Segment Open

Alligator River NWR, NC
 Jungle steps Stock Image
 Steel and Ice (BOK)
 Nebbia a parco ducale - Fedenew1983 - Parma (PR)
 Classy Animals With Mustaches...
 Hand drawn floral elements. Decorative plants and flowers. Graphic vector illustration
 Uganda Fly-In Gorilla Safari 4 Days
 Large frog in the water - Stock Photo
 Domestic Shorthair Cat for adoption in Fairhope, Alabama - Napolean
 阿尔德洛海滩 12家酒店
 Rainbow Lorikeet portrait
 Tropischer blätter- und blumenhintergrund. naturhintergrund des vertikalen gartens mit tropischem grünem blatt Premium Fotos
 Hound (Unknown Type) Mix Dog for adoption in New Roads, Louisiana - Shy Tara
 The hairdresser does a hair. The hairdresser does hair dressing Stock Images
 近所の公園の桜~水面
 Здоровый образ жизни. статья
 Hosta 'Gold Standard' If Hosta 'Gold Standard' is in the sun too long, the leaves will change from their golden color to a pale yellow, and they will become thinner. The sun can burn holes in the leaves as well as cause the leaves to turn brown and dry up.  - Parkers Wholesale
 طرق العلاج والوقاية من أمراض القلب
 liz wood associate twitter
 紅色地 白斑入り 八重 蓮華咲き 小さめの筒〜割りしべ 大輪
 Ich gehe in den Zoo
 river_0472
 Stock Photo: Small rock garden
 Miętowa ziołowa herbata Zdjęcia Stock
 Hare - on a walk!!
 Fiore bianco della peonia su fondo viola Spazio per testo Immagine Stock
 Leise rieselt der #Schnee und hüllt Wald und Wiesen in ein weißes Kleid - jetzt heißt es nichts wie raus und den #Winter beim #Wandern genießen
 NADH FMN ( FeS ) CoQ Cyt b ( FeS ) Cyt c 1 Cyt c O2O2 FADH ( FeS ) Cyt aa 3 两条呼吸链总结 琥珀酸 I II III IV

Segment Closed

**Directions for this task:**
Your answer should be the full listing, copied exactly.

**Exercise response:**
Alligator River NWR, NC
 Jungle steps Stock Image
 Steel and Ice (BOK)
 Nebbia a parco ducale - Fedenew1983 - Parma (PR)
 Classy Animals With Mustaches...
 Hand drawn floral elements. Decorative plants and flowers. Graphic vector illustration
 Uganda Fly-In Gorilla Safari 4 Days
 Large frog in the water - Stock Photo
 Domestic Shorthair Cat for adoption in Fairhope, Alabama - Napolean
 阿尔德洛海滩 12家酒店
 Rainbow Lorikeet portrait
 Tropischer blätter- und blumenhintergrund. naturhintergrund des vertikalen gartens mit tropischem grünem blatt Premium Fotos
 Hound (Unknown Type) Mix Dog for adoption in New Roads, Louisiana - Shy Tara
 The hairdresser does a hair. The hairdresser does hair dressing Stock Images
 近所の公園の桜~水面
 Здоровый образ жизни. статья
 Hosta 'Gold Standard' If Hosta 'Gold Standard' is in the sun too long, the leaves will change from their golden color to a pale yellow, and they will become thinner. The sun can burn holes in the leaves as well as cause the leaves to turn brown and dry up.  - Parkers Wholesale
 طرق العلاج والوقاية من أمراض القلب
 liz wood associate twitter
 紅色地 白斑入り 八重 蓮華咲き 小さめの筒〜割りしべ 大輪
 Ich gehe in den Zoo
 river_0472
 Stock Photo: Small rock garden
 Miętowa ziołowa herbata Zdjęcia Stock
 Hare - on a walk!!
 Fiore bianco della peonia su fondo viola Spazio per testo Immagine Stock
 Leise rieselt der #Schnee und hüllt Wald und Wiesen in ein weißes Kleid - jetzt heißt es nichts wie raus und den #Winter beim #Wandern genießen
 NADH FMN ( FeS ) CoQ Cyt b ( FeS ) Cyt c 1 Cyt c O2O2 FADH ( FeS ) Cyt aa 3 两条呼吸链总结 琥珀酸 I II III IV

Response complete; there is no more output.